We recently had a cloud-down issue caused by a hard power failure on all nodes of the cloud at the same point in time. This took all three of the percona-cluster units offline and they all powered back up within a minute of each other. All nodes were in non-primary mode when found running and denying connections from openstack services.
All three units noted this within 10 seconds of each other:
180108 16:25:31 [Note] WSREP: Setting initial position to 72d2bae9-5df8-11e6-bb62-cb546a1bb47f:930203610
Then followed with https://pastebin.ubuntu.com/26418976/
180108 16:26:01 [Warning] WSREP: no nodes coming from prim view, prim not possible
and
180108 16:26:12 [ERROR] WSREP: failed to open gcomm backend connection: 110: failed to reach primary view: 110 (Connection timed out)
at gcomm/src/pc.cpp:connect():141
180108 16:26:12 [ERROR] WSREP: gcs/src/gcs_core.c:gcs_core_open():196: Failed to open backend connection: -110 (Connection timed out)
180108 16:26:12 [ERROR] WSREP: gcs/src/gcs.c:gcs_open():1292: Failed to open channel 'juju_cluster' at 'gcomm://10.28.2.244,10.28.2.194,10.28.2.226': -110 (Connection timed out)
both seem to be important pieces of this issue.
What I'm wondering is why, if all 3 nodes of a percona-cluster determine that they're starting with the same initial position wouldn't the cluster elect a primary member automatically?

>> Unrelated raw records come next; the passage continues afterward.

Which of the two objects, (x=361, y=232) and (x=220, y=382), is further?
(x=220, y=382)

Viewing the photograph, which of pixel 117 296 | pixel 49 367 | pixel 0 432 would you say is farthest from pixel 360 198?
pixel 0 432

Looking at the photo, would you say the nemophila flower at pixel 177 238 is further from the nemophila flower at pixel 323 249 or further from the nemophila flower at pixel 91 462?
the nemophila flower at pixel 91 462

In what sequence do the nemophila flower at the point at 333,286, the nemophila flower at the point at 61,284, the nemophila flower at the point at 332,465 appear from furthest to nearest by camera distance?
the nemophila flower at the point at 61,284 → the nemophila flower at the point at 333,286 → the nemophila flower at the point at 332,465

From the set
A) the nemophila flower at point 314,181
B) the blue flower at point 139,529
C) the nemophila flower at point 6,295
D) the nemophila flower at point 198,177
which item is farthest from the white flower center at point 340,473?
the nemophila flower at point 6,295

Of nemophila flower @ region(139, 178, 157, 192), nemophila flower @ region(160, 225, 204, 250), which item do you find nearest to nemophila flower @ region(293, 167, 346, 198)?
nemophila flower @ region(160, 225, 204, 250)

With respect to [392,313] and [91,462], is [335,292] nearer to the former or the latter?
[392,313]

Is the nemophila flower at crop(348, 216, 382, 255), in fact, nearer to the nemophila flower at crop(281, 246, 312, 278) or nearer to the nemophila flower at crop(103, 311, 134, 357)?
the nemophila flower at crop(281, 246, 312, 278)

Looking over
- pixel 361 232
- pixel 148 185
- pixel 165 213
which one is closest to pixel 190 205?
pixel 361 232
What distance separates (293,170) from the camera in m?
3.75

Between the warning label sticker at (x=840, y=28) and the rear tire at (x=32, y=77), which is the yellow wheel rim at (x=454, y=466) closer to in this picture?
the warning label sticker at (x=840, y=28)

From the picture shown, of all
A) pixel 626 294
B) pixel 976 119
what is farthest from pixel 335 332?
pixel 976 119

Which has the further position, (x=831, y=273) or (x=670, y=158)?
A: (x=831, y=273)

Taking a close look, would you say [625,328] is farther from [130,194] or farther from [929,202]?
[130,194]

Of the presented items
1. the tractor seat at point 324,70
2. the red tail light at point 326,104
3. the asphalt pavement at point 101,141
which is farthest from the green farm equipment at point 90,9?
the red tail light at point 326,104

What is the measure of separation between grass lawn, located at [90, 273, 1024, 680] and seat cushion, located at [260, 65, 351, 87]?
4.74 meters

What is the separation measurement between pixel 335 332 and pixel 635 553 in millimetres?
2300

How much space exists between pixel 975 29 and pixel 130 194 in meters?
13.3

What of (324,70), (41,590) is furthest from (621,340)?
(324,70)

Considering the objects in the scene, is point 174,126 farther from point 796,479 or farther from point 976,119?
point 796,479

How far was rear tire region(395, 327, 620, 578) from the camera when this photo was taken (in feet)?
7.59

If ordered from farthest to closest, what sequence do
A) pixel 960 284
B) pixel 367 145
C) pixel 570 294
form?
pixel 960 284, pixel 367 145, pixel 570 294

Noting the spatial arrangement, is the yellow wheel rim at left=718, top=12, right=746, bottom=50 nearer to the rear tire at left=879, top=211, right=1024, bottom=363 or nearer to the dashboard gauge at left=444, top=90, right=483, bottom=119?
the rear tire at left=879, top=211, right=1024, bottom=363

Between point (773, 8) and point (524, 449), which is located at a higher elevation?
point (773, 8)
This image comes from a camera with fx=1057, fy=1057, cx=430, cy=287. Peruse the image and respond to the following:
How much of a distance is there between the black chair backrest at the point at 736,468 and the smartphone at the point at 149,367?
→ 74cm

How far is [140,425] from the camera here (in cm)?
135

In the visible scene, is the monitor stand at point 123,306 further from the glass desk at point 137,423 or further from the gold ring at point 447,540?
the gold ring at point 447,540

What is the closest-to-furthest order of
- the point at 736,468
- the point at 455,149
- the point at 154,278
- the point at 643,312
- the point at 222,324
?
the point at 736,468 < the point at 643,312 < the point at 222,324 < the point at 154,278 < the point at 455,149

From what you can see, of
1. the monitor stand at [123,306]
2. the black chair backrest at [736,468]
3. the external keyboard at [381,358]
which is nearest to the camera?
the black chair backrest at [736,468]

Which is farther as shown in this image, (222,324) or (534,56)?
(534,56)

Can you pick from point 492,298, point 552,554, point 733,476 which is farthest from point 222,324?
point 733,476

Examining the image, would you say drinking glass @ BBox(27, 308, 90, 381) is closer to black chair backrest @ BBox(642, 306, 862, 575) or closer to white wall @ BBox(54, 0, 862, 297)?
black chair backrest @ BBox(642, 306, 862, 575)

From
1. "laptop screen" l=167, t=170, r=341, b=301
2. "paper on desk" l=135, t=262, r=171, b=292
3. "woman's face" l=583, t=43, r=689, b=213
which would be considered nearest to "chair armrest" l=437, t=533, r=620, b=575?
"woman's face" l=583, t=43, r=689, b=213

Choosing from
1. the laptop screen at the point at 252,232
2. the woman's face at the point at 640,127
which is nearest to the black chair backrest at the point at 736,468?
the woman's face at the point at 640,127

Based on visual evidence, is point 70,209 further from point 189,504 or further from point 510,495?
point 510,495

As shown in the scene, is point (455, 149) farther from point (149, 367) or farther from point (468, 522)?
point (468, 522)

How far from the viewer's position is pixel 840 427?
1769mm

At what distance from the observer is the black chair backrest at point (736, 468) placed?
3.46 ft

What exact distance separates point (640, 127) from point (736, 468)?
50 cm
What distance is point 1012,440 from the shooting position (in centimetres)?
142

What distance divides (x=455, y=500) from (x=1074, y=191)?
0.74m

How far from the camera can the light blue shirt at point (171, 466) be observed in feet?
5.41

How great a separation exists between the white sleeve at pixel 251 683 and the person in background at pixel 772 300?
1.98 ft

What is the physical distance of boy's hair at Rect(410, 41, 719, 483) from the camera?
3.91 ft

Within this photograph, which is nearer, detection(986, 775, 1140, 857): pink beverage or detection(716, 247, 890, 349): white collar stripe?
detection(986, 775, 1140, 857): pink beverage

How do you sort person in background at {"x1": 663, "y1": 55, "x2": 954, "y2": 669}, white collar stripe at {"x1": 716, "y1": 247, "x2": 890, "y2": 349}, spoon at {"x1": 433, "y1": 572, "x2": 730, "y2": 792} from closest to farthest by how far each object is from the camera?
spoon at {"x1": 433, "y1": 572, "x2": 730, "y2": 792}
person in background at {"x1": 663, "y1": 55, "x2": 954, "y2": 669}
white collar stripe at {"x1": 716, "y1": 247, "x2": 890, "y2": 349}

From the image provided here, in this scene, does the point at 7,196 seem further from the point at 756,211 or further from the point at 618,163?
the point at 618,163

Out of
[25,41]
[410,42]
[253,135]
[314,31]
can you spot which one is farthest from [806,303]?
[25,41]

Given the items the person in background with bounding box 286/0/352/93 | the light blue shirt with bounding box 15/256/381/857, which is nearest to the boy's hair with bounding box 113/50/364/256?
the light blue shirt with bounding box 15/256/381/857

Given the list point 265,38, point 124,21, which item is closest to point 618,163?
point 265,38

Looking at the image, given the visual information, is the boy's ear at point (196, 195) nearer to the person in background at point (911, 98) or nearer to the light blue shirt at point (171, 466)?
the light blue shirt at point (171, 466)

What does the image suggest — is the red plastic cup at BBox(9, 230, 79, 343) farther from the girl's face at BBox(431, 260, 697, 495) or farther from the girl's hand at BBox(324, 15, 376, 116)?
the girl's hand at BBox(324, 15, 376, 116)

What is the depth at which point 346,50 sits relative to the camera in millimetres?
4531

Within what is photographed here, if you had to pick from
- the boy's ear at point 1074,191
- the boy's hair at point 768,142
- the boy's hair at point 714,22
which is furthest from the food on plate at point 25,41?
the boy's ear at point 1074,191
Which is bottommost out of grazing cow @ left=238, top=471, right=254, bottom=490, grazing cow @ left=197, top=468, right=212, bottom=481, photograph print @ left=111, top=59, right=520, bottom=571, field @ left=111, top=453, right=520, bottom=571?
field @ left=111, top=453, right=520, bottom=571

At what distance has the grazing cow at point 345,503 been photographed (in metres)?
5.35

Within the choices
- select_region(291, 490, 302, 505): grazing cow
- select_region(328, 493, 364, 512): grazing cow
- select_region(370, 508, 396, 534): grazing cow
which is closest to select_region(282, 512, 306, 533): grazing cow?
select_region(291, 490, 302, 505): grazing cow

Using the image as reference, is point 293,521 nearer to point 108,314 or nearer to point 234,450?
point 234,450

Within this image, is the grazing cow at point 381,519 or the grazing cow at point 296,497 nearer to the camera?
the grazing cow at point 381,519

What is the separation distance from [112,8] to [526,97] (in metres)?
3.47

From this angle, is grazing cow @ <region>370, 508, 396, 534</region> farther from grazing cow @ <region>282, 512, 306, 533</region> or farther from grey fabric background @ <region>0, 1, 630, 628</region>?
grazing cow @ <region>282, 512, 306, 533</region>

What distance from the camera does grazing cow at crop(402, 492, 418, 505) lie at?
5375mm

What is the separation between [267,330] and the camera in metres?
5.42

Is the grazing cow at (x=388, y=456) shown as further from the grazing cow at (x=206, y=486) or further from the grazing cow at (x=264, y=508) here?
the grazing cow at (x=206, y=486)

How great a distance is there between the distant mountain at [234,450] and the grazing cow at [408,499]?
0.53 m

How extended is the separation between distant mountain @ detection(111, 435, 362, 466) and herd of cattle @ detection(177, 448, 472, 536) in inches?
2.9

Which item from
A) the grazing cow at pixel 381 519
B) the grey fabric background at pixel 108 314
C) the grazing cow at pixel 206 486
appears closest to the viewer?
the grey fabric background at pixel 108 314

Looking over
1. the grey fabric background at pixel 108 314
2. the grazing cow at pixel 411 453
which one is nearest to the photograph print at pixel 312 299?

This resulted in an extended cloud downtime and manual recovery of many of the nova/neutron services was necessary after manually reforming the percona-cluster.
Percona can't auto-restore from a all-node power failure, a manual intervention is needed.
https:/ /www.percona. com/blog/ 2014/09/ 01/galera- replication- how-to- recover- a-pxc-cluster/
Scenario 6 in the above link explains the recovery from full-node failure.